Provided text —
Leprosy, an age old disease closely associated with biblical times, has not gone away. In fact, about 500,000 new cases - more than 1,400 people every day - were diagnosed in 2005.
In 2005 the WHO signed a deal for more free anti-leprosy drugs
In 1996 the World Health Organisation said it hoped to all but eliminate the disease within 10 years.
But in 2006 people in South America, Asia and Africa are still living with this debilitating illness even though a cure, which is available for free, was found more than 20 years ago.
It is hard to pinpoint why it is taking so long to eradicate an illness that has not been found in Europe for decades.
Tim Lewis, a doctor working in Nepal for the Leprosy Mission International thinks the continued stigma surrounding the disease could be to blame.
He said: "There is definitely still a stigma surrounding leprosy. We are still seeing some patients coming at quite an advanced stage of disease and the main reason why people delay treatment is still fear of rejection."

Information shown —
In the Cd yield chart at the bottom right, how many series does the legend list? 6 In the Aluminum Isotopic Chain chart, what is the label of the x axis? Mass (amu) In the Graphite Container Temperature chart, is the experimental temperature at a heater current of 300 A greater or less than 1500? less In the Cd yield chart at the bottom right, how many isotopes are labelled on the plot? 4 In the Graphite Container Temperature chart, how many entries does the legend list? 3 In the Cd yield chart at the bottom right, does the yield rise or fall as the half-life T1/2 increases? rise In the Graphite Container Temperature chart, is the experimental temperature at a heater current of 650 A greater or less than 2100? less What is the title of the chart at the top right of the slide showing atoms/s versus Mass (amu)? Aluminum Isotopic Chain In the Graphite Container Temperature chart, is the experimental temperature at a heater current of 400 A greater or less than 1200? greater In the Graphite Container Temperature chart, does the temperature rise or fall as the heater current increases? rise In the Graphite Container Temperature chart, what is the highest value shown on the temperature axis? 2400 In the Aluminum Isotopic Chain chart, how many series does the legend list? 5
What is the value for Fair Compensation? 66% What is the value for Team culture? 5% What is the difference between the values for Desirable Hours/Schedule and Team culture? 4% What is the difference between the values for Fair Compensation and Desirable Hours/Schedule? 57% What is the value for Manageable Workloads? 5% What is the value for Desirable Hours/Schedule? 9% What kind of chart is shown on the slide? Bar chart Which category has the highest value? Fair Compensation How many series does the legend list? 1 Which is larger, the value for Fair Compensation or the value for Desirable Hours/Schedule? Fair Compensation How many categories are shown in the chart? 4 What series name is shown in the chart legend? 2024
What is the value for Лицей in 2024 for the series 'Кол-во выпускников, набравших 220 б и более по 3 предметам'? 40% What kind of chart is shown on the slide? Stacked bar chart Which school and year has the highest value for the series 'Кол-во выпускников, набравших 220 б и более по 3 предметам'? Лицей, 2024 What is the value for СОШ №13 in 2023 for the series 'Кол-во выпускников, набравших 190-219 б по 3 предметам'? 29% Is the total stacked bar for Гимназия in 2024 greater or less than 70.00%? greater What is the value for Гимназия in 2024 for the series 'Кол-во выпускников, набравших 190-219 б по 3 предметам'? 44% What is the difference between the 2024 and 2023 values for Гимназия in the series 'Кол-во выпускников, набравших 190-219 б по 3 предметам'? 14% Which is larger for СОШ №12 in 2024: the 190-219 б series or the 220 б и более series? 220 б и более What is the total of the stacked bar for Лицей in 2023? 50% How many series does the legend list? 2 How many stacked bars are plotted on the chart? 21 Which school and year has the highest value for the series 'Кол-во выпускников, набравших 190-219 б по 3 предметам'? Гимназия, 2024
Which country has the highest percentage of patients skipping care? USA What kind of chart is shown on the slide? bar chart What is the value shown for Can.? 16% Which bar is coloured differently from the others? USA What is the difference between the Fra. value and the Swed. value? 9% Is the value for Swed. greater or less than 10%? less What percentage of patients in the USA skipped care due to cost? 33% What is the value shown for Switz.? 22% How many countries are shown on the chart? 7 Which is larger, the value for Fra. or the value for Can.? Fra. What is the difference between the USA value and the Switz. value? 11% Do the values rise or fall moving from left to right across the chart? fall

Work instructions —
**1)** Translate this sentence from the leprosy text into Spanish: "It is hard to pinpoint why it is taking so long to eradicate an illness that has not been found in Europe for decades."
**2)** According to the leprosy text, in which country is Tim Lewis working as a doctor?

Responses per task —
**1)** Es difícil precisar por qué está tardando tanto en erradicarse una enfermedad que no se ha encontrado en Europa desde hace décadas.

**2)** Nepal